The idea was to lure away a section of Dalits, who together with a section of upper-castes, especially Brahmins, would provide enough of a vote base to draw the favour of Muslims, who are seen to operate tactically as a group to ensure their votes count against candidates they deem communal. They are anxious not to let their ballots go waste. Setting up a plausible base of votes, therefore, is a precondition for any secular formation trying to win the support of this section of the state’s electorate.

However, the UP electorate did not behave in the manner Rahul Gandhi had anticipated, and his plans were a complete failure. “But Bihar is not UP,” argues a former PCC president in the state, “[The Congress] is not entirely without hope here. The change of leadership in the state has at once opened up several options for the party in Bihar.”

Unlike UP, Bihar has no Mayawati with a monopoly on Dalit—or at least Jatav—votes, points out the Congress leader. It is true that Dalit voters in Bihar switch from party to party with far greater ease. Ramvilas Paswan can hardly boast of the support of any Dalit subcaste other than that of Paswans, and this is why Nitish Kumar could succeed in creating a Dalit niche for himself in the state. And yet, no one can claim that the state’s Mahadalit population is as loyal to Nitish Kumar as Paswans are to Ramvilas or UP’s Jatavs to Mayawati.

Equally significant from the point of view of today’s political scenario in Bihar is the precarious position of Ramvilas Paswan, who is said to be uncomfortable with his present partner, Lalu Prasad’s Rashtriya Janata Dal.

The Congress move to install an SC leader at the top of the party in Bihar may not just refurbish its credentials vis-à-vis Dalits, it would also exert simultaneous pressure on Nitish and Paswan—the two opponents vying all this while for Dalit favour in the state.

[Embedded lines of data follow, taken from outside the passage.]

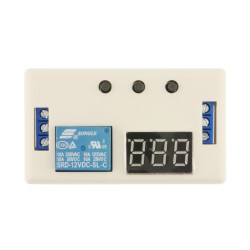 Moduł z przekaźnikiem 24V i układem czasowym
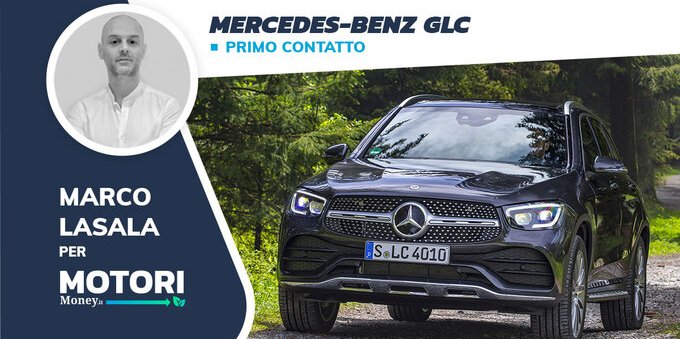 Mercedes GLC: motori, allestimenti, prezzi [Primo contatto]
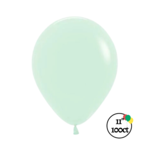 Betallatex Betallatex 11'' Pastel Matte Green 100ct Balloons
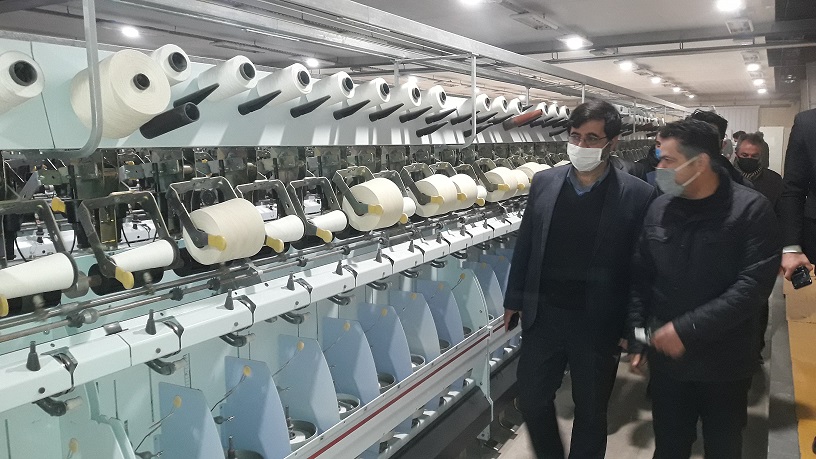 شمارش معکوس برای فعال سازی کارخانه نساجی اردبیل شمارش معکوس برای فعال سازی کارخانه نساجی اردبیل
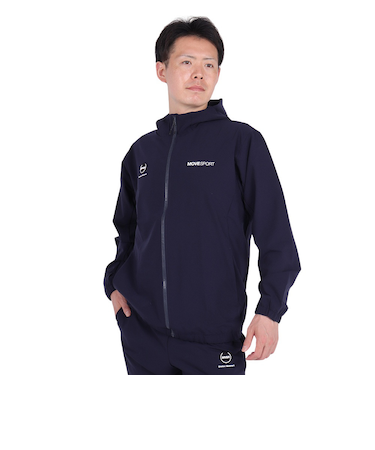 デサント（DESCENTE）長袖 フルジップフーディー DX-C2754OL NV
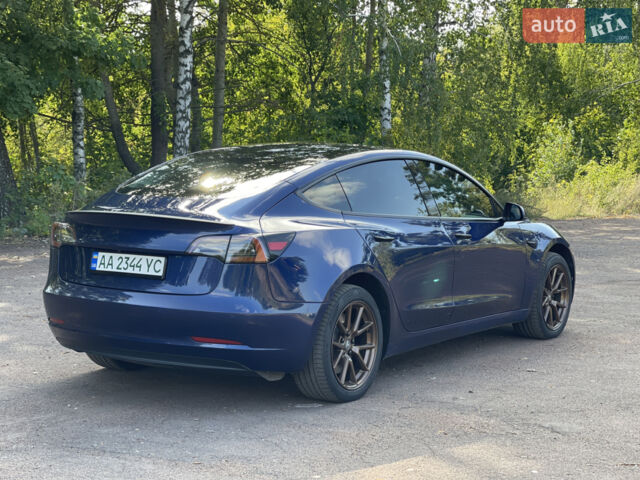 Синій Тесла Модель 3, об'ємом двигуна 0 л та пробігом 110 тис. км за 19800 $, фото 8 на Automoto.ua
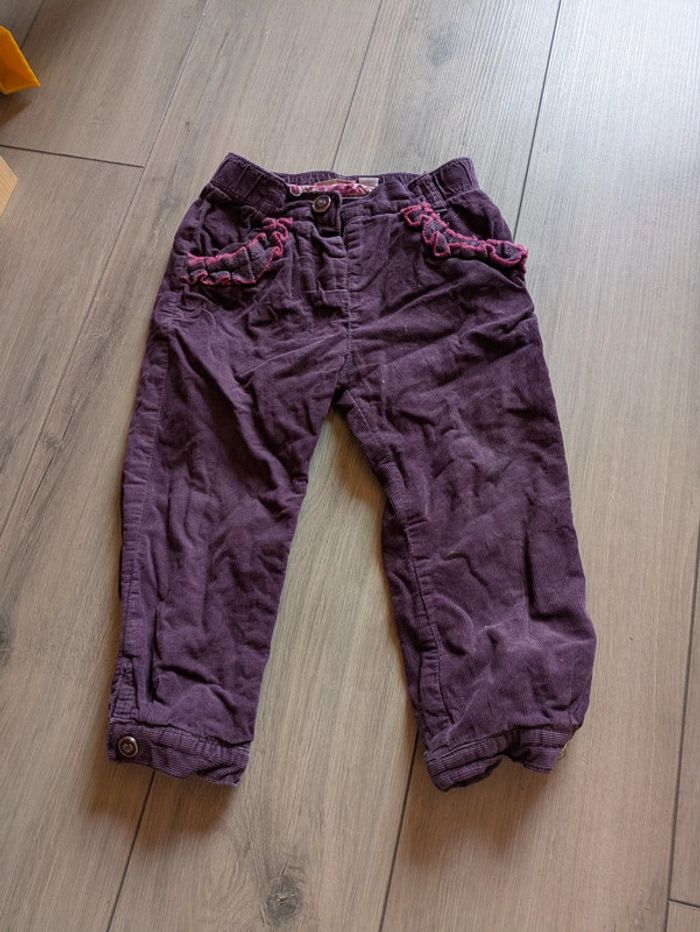 Pantalon doublé Chicco 18 mois très bon état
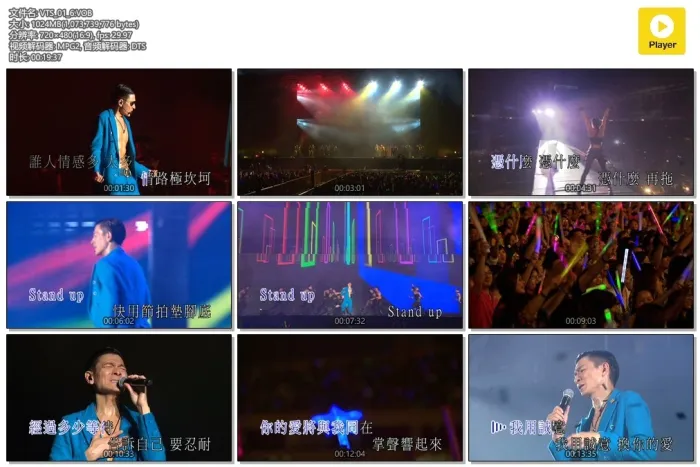 忘情水高清KTV版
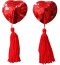 Ornamente Sfarcuri  Provocative "Nipple Tassels" - Rosu#
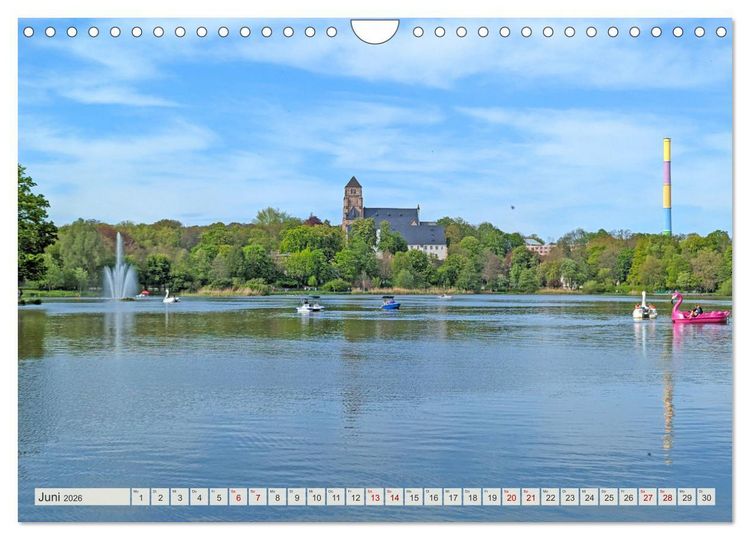 Produktbild: Chemnitz Impressionen aus der Kulturhauptstadt (Wandkalender 2026 DIN A4 quer), CALVENDO Monatskalender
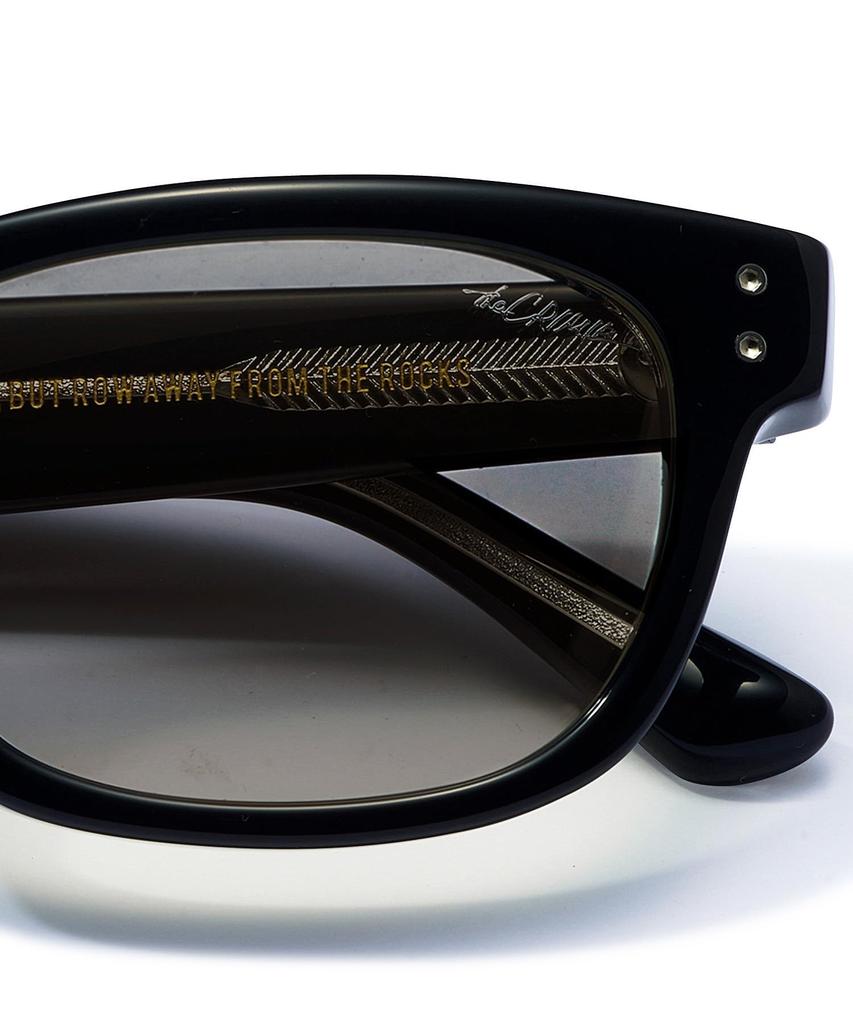 CRIMIE ROB Sunglasses Wellington Lightweight Adjustable Fit UV Protection Black Free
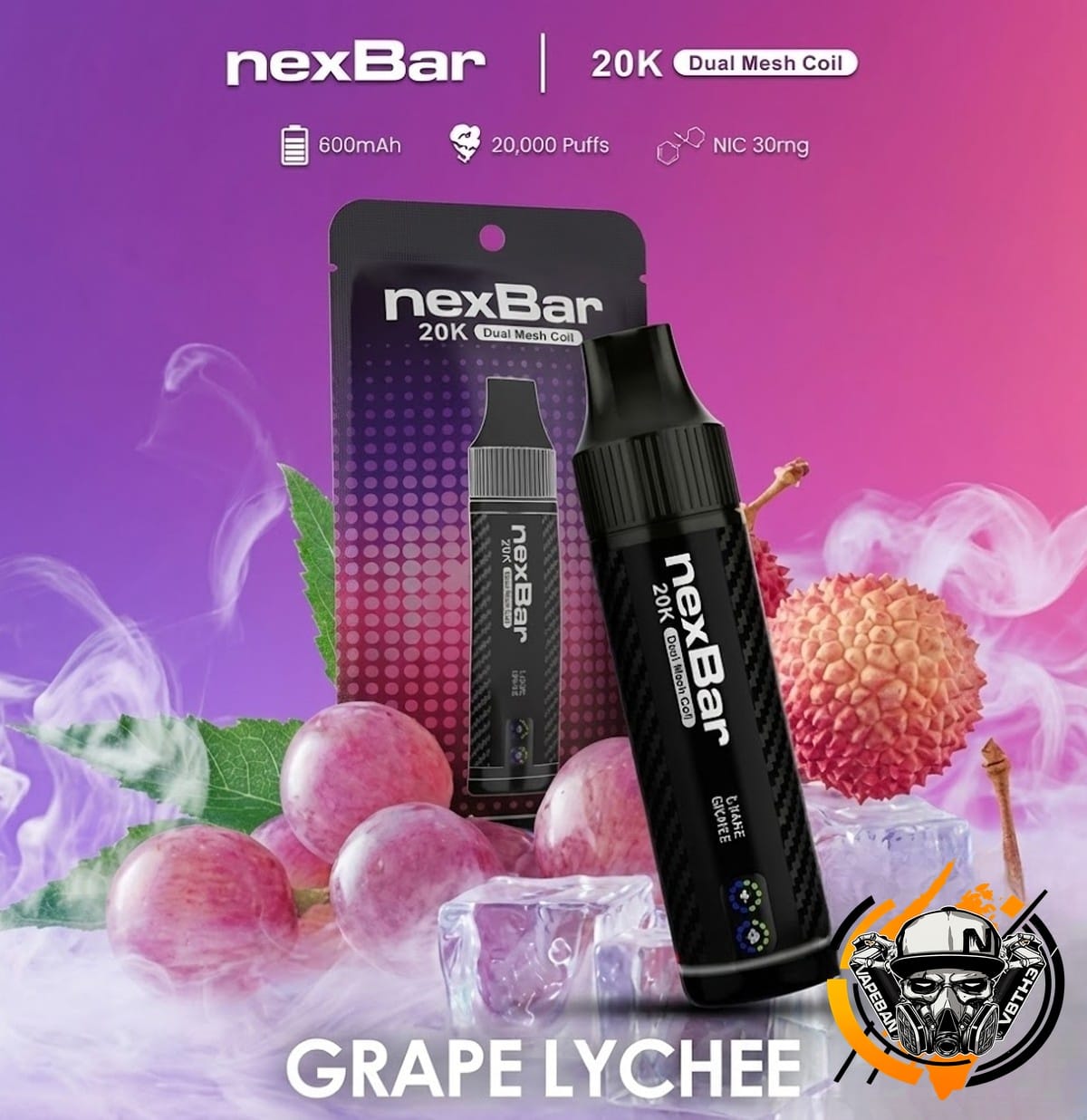 NEX BAR 20000 PUFFS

Incidentally, with this move, the Congress becomes the only major player in the state, besides Paswan’s LJP, that has appointed a Dalit as its president. While the BJP’s state president Mangal Pandey is Brahmin by caste, Vashishtha Narain Singh of the JD-U is a Thakur, while Ramchandra Purve, the RJD’s state unit president, is a Vaishya.

Many in the Congress believe that the appointment of Choudhary, a relatively unknown face in Bihar politics, is a clear indication that Rahul Gandhi is looking for a long-term solution to reverse the party’s near complete wipe-out in the state caused by the rise of Mandal-Mandir politics in the Hindi belt. Attracting Mahadalit votes, now that they have begun gaining an identity as a group in Bihar, is one way out.

Whatever the case, this decision of the Congress High Command marks a break from the politics of the past. And since the emphasis is on getting away from the Mandal era of politics and regain the party’s earlier rainbow coalition, chances are that Lalu Prasad may find it even more difficult to enter a pre-poll alliance with the Congress. This is a possibility that weakens the RJD’s chances of a revival in the state even more.

As in UP, Muslim support is essential to a Congress comeback in Bihar, and if the party succeeds in setting up a credible Dalit base, it could get that support. This would be disastrous for Lalu Prasad as well as his bête noire Nitish Kumar. But will it happen? Weren’t Congress leaders equally confident of their Passi card in Uttar Pradesh?